Monday, November 21, 2011

Vodafone plans sweeping cost cuts amid European debt crisis

The ongoing European debt crisis is forcing Vodafone to open a rigorous review of its cost structure for 2012. Vodafone CEO,Vittorio Colao confirmed that he will ask for an in-depth look into company-wide costs in an effort to lessen the impact of Europe's economic slowdown triggered by mounting debt in Greece and Italy.
Colao admitted at the Morgan Stanley Technology, Media and Telecoms conference in Barcelona last week that this action was needed, adding, according to Bloomberg, "because I don't know what the economy will be."
Commenting on the monetary problems and sovereign debt crisis in Europe, Colao said Italy was at a crucial moment in terms of consumer confidence as a new government there decides how to impose austerity measures.
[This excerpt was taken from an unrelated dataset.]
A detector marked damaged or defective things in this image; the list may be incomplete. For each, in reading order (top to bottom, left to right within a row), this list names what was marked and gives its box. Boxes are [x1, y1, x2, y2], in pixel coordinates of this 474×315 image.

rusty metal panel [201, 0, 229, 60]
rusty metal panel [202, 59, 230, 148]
He also highlighted the fact that the company had taken a recent write-down in Greece, while Spain is weighed down by a poor market structure and weak consumer spending. However, the UK, Germany and the Netherlands had held up well.
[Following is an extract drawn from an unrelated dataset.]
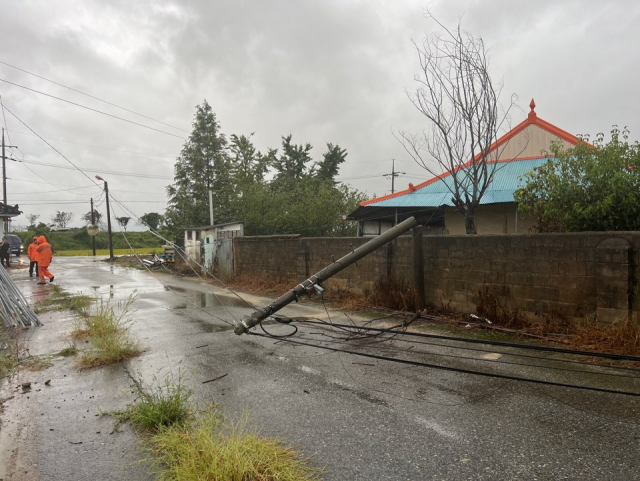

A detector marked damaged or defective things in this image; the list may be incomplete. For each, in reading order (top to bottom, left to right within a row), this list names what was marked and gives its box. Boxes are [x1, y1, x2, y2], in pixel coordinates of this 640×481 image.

broken utility pole base [232, 216, 418, 336]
Despite this somewhat gloomy outlook, Colao told Reuters that the group could increase its capital expenditures, such as in the UK, but said it would not be significantly higher. "Can I see a little bit more capex?" he said. "Maybe, but a huge amount? No."
Separately, Colao revealed that tension between Vodafone and Verizon Communications over their U.S. joint venture Verizon Wireless has eased, and the success of new partnerships could determine if that relationship goes any further. "Personally I'm excited that we are doing the right thing," said Colao. "How deep this becomes will determine what eventually will be the final state (between us)."
"We may decide that this is the perfect state...if we don't see anything further we'll say fine, we'll stay here and be good partners, we help them in allowing them [Verizon Wireless] make investments, they give us dividends, we cooperate together," he told Reuters.